Problem statement:
Quote the whole mailing-list post below, word for word.

Reading passage:
☆ ☆ ☆

The question I'd have on this thread is:  For none high end applications
is it worth it to be on the edge?  1.0 of anything is usually not good. 
I also think about things like nics (I've fried a few) etc.  Whereas a
Linksys or Netgear can be bought for 15 bucks in the US it scares me to
think that I could lose a mobo cause my nic went down.  For personal use
and for High reliability, I really like to stay one step behind the
curve.  Wait till the bug fix version comes out.  (very important if you
are buying closed source software!) Am I alone in this attitude?

James


On Thu, 16 May 2002 14:20:09 +1000
Sridhar Dhanapalan <[EMAIL PROTECTED]> wrote:

> On 15 May 2002 13:02:09 -0400, Lyvim Xaphir <[EMAIL PROTECTED]> wrote:
> > On Wed, 2002-05-15 at 01:18, Sridhar Dhanapalan wrote: 
> > With regard to IDE controllers, I can tell you that a HPT37X IDE
> > controller is better than anything I've seen yet for IDE drives;
> > including the Promise options.  I've got my primary Raid 0 array on
> > the integrated Highpoint controller.  This frees up the vanilla IDE
> > controller on the mainboard for such mundane stuff like CDrom or
> > zip, or experimentation; keeping the Highpoint channels free and
> > dedicated to soft Raid.

☆ ☆ ☆

Records from a collection:

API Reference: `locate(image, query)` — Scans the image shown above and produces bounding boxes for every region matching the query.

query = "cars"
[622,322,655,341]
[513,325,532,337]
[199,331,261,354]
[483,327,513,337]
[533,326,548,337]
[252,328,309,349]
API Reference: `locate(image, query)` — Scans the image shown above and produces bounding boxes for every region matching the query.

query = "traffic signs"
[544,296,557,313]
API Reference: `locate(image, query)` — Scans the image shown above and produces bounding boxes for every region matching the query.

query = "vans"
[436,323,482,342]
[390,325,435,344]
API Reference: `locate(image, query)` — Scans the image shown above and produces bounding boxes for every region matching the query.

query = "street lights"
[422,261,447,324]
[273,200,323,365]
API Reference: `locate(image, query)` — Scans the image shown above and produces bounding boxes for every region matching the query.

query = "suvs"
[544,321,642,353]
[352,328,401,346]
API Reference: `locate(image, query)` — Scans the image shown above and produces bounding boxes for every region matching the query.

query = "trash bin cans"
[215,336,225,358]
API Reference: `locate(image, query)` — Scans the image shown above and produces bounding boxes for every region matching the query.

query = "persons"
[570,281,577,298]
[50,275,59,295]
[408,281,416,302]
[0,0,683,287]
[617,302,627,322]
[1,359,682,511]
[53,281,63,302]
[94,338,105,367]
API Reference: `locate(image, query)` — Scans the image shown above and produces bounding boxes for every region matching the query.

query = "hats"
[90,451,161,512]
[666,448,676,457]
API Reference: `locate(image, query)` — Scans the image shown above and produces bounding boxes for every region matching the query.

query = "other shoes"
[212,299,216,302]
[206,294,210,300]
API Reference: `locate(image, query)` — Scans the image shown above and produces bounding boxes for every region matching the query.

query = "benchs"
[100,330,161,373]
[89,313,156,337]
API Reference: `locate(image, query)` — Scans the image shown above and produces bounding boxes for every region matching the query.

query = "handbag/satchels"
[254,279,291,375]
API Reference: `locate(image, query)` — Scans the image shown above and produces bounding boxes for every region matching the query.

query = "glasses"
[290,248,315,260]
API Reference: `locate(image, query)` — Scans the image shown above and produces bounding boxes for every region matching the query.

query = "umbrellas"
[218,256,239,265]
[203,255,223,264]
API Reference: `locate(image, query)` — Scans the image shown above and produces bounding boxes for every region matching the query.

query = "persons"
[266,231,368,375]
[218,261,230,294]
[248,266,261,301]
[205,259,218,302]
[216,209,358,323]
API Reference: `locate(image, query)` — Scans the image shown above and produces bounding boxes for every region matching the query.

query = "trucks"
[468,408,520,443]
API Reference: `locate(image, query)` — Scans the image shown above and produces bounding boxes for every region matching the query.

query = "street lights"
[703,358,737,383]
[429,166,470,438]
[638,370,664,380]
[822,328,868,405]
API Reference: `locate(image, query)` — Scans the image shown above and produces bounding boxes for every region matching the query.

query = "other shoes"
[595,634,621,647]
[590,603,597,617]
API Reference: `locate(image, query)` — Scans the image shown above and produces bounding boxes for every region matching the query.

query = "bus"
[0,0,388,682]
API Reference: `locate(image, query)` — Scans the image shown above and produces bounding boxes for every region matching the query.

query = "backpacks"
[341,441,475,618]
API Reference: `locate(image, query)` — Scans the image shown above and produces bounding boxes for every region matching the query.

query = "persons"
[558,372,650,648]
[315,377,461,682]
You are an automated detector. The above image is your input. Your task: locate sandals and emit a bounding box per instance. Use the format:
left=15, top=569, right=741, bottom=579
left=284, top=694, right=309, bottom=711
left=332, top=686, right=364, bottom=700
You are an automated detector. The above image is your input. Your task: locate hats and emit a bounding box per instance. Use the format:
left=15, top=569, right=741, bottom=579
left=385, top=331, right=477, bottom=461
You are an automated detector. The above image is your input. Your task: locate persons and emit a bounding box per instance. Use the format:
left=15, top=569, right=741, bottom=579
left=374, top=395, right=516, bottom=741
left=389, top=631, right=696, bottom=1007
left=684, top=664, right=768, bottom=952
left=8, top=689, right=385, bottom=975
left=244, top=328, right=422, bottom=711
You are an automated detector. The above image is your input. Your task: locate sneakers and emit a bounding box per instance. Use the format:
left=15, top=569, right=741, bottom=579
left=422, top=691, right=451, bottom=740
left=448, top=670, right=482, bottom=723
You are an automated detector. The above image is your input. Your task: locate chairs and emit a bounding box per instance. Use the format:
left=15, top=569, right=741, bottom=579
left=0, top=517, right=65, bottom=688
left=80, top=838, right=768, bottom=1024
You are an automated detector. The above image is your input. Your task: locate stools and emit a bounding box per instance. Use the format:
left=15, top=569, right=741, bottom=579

☆ ☆ ☆

Final answer:
The question I'd have on this thread is:  For none high end applications
is it worth it to be on the edge?  1.0 of anything is usually not good. 
I also think about things like nics (I've fried a few) etc.  Whereas a
Linksys or Netgear can be bought for 15 bucks in the US it scares me to
think that I could lose a mobo cause my nic went down.  For personal use
and for High reliability, I really like to stay one step behind the
curve.  Wait till the bug fix version comes out.  (very important if you
are buying closed source software!) Am I alone in this attitude?

James


On Thu, 16 May 2002 14:20:09 +1000
Sridhar Dhanapalan <[EMAIL PROTECTED]> wrote:

> On 15 May 2002 13:02:09 -0400, Lyvim Xaphir <[EMAIL PROTECTED]> wrote:
> > On Wed, 2002-05-15 at 01:18, Sridhar Dhanapalan wrote: 
> > With regard to IDE controllers, I can tell you that a HPT37X IDE
> > controller is better than anything I've seen yet for IDE drives;
> > including the Promise options.  I've got my primary Raid 0 array on
> > the integrated Highpoint controller.  This frees up the vanilla IDE
> > controller on the mainboard for such mundane stuff like CDrom or
> > zip, or experimentation; keeping the Highpoint channels free and
> > dedicated to soft Raid.